I need a disk backed Map structure to use in a Java app. It must have the following criteria:
- Capable of storing millions of records (even billions)
- Fast lookup - the majority of operations on the Map will simply to see if a key already exists. This, and 1 above are the most important criteria. There should be an effective in memory caching mechanism for frequently used keys.
- Persistent, but does not need to be transactional, can live with some failure. i.e. happy to synch with disk periodically, and does not need to be transactional.
- Capable of storing simple primitive types - but I don't need to store serialised objects.
- It does not need to be distributed, i.e. will run all on one machine.
- Simple to set up & free to use.
- No sql type queries required
Records keys will be strings or longs. As described above reads will be much more frequent than writes, and the majority of reads will simply be to check if a key exists (i.e. will not need to read the keys associated data). Each record will be updated once only and records are not deleted.
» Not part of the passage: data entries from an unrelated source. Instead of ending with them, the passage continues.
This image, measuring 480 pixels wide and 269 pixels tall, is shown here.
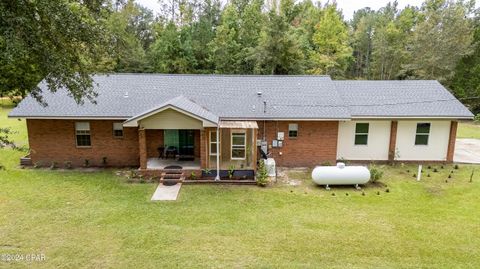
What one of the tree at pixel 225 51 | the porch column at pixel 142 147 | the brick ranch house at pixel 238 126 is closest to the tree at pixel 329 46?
the tree at pixel 225 51

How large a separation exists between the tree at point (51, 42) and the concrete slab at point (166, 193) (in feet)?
15.4

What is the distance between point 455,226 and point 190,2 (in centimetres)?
4079

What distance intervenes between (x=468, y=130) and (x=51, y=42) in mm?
29452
I'm currently using Bdb JE but am looking for other options and am interested in hearing what others either recommend or advise against using.
Update
I have since improved the query performance on the existing BDB setup by reducing the dependency on secondary keys. Some of our queries required a join on two secondary keys. By reducing the number of secondary keys joined on (e.g by combining them into a composite key) we have removed a level of indirection in the lookup which speeds things up nicely.